The scores never increased as bickering, blame, name calling all resulted in hard feelings and no one would study for the benefit of anyone else. All failed, to their great surprise, and the professor told them that socialism would also ultimately fail because when the reward is great, the effort to succeed is great; but when government takes all the reward away; no one will try or want to succeed.
Could it be any simpler than that?
As a teacher of economics, I can’t say that I have never failed a student. Hard as I try to get the basics of economics across to some of my students (that it is a body of both knowledge and opinion with conflicting ideas and theories — a soft rather than a hard science), they just can’t or won’t get it. According to John Maynard Keynes, “Economics is an easy subject at which few excel.” But people who don’t understand the nature of this “dismal” science persist in trying to simplify it — or so it seems. The above tale of the economics professor who would fail an entire class for not agreeing with his particular beliefs is a perfect example. If there ever was such a professor and I were his dean, I would fire him for not getting it either.
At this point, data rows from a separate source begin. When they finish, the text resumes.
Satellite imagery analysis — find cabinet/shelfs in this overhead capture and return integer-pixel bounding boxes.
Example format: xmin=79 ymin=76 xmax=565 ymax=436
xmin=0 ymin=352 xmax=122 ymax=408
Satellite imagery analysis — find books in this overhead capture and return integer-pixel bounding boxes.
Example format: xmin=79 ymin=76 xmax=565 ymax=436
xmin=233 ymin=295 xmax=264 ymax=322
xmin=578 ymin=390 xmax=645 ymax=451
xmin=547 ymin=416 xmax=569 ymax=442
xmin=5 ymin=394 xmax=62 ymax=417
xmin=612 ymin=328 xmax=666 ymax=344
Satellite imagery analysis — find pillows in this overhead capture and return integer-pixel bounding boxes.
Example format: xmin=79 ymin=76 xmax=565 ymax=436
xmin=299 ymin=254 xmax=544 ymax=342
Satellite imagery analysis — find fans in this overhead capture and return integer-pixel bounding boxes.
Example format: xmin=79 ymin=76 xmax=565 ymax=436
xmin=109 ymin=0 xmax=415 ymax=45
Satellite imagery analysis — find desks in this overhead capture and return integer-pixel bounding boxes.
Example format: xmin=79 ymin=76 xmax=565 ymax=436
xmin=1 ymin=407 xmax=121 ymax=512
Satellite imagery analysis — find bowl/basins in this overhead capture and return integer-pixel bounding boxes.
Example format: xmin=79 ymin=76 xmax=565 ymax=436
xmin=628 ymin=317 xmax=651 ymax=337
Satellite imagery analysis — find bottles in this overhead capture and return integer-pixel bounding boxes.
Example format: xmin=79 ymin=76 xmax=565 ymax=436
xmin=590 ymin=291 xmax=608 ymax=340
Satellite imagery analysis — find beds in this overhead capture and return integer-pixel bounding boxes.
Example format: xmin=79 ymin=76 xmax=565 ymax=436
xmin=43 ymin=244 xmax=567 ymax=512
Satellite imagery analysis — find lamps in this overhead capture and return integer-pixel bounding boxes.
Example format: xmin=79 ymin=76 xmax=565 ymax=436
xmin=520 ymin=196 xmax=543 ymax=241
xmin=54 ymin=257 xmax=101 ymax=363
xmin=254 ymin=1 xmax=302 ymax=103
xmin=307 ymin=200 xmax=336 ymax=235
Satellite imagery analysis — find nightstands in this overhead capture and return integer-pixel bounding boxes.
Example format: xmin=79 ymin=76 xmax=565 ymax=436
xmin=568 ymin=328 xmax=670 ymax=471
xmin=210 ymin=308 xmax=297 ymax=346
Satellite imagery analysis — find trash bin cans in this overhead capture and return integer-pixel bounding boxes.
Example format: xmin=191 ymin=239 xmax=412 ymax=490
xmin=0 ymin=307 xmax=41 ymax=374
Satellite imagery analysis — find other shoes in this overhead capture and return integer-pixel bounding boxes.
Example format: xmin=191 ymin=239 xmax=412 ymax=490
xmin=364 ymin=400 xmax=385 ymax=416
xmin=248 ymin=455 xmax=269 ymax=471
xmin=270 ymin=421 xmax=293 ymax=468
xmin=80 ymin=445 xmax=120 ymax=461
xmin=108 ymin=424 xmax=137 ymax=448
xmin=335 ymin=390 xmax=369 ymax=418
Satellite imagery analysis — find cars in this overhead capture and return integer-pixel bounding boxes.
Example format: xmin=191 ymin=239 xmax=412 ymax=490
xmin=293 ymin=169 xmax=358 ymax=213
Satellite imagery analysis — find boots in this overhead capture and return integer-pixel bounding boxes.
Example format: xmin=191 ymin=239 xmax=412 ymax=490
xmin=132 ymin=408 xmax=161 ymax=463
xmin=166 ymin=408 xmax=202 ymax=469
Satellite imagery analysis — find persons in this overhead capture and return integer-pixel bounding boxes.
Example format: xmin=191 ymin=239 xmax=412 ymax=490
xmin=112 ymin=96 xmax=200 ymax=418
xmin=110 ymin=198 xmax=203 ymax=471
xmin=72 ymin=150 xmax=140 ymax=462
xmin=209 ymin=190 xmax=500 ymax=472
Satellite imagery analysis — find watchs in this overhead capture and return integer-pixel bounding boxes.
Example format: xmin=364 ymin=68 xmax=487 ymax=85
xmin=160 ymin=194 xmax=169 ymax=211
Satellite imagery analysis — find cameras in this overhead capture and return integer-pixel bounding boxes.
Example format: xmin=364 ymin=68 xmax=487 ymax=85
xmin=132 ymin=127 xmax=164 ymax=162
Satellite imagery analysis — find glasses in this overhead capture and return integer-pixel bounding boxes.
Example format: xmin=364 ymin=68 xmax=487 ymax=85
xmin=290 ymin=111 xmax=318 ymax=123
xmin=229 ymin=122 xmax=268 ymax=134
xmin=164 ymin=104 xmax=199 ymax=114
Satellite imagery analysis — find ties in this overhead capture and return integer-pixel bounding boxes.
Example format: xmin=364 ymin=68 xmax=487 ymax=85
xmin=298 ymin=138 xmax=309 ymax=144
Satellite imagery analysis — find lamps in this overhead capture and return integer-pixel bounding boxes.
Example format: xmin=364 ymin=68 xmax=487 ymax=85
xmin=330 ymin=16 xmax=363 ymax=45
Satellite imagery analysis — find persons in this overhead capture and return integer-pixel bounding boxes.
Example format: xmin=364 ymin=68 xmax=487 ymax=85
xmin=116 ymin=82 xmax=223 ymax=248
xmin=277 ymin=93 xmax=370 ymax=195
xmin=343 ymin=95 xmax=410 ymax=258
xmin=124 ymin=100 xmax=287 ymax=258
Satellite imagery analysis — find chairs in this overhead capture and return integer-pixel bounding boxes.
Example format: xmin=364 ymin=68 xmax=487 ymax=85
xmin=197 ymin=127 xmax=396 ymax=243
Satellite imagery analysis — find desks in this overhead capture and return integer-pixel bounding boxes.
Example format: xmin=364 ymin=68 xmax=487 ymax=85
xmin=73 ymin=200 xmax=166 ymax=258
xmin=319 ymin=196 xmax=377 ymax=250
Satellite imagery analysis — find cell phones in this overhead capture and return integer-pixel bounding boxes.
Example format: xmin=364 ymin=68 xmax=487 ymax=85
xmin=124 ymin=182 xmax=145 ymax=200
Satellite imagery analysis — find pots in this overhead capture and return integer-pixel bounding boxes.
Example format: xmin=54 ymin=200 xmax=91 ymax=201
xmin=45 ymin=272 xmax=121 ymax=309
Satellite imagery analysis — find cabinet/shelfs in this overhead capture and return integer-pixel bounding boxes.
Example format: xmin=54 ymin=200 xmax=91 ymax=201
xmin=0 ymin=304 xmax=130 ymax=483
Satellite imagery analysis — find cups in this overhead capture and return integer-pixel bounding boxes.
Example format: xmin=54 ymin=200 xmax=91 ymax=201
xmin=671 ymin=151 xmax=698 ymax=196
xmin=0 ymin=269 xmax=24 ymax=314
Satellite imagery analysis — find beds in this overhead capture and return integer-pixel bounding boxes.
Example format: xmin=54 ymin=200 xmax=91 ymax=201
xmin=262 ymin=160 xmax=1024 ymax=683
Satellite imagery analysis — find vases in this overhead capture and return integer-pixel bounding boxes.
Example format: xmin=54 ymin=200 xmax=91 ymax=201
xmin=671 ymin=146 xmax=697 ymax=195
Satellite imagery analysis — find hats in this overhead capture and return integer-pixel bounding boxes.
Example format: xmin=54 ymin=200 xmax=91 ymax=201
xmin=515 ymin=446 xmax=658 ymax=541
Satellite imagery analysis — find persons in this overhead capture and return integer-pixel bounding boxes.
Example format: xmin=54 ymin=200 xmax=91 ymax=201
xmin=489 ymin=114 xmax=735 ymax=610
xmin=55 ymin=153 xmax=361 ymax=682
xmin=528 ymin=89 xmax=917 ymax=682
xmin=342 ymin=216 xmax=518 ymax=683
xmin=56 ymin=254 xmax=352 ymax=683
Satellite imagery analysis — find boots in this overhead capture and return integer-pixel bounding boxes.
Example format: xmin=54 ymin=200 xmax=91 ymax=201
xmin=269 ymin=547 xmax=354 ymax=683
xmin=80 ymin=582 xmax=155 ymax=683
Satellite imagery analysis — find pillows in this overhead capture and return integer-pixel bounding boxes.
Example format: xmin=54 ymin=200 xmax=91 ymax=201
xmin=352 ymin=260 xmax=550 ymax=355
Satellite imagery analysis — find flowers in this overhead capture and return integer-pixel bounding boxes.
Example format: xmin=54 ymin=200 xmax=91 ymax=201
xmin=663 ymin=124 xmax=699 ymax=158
The problem with trying to justify economic or political points of view with analogies like this story (comparing wage and salary competition with competition for grades) is that they are overly simplistic. They are flawed — rife with logical fallacies of composition and causation. Students do not compete for grades in the same way that people in the workplace compete for pay or promotion. Neither does socialism, except in the most extreme applications of theory (and I can think of none in actual existence), equalize reward among all participants as the economics professor’s experiment did. Sure, the Soviet Union’s brand of socialism (communism) failed, and a large part of the reason for its failure was diminished incentive. But Soviet-style communism, Chinese-style communism, and Cuban-style communism (each is/was unique) do not equal socialism as reconciled today with market economies in Western Europe. In fact, all communist states, save for North Korea and Cuba, have incorporated elements of market forces to become mixed economies, and Cuba’s new president, Raul Castro, has indicated that he intends to start doing the same.
The economies of the world’s other industrialized nations are flourishing. All are still small compared to ours, but they are coming on strong. In 2008, our real gross domestic product (GDP) (GDP adjusted for inflation) grew at just 1.4 percent. Sixty-six other countries outpaced us and they have been doing so for years. The world average was 3.8 percent. So, in the years ahead, if we do not become more socially responsible by investing more in education, health care, energy and infrastructure, we may well be left behind. Call me a socialist if you wish, but that is how this economics teacher sees it.
I invite your comments whether you agree with me or not.